## SUPPLIED MATERIAL
— START —
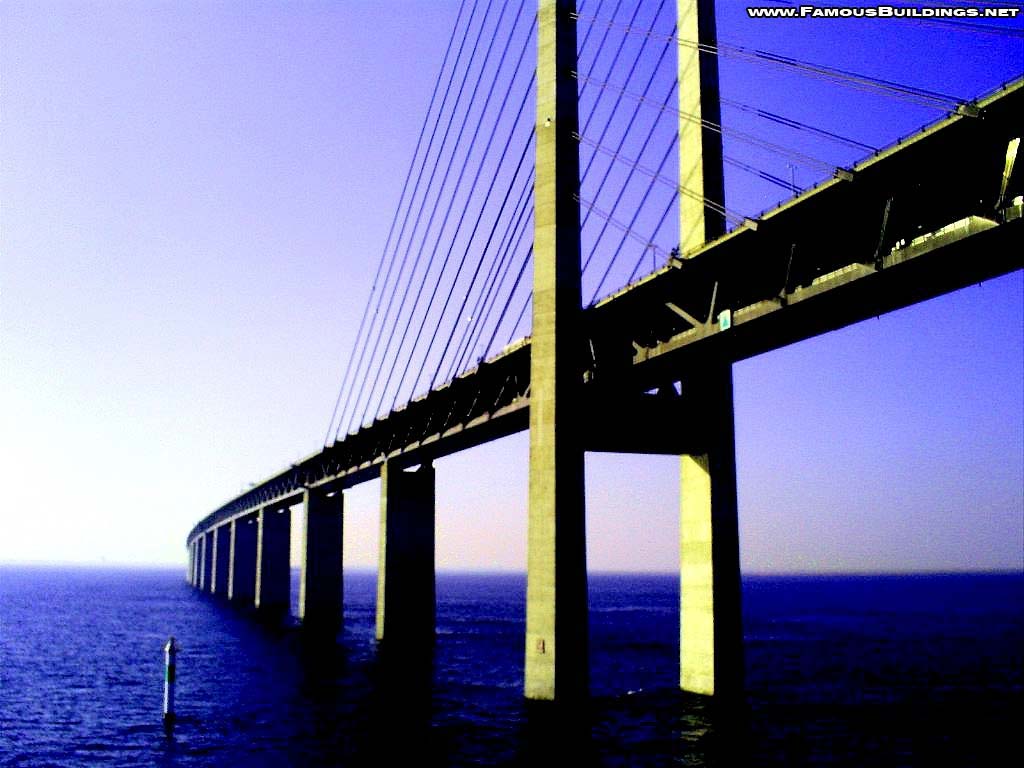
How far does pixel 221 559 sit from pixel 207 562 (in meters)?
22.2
— END —
— START —
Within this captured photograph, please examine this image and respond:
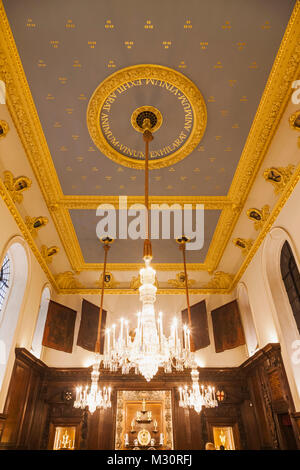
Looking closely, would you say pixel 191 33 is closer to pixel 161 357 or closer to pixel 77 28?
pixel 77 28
— END —
## WHAT IS ASKED
Identify every line in the records above that contains the string "pixel", matching case exactly, and copy each such line in full.

## COMPLETED TASK
How far does pixel 221 559 sit from pixel 207 562 (in meters)?
Looking closely, would you say pixel 191 33 is closer to pixel 161 357 or closer to pixel 77 28?
pixel 77 28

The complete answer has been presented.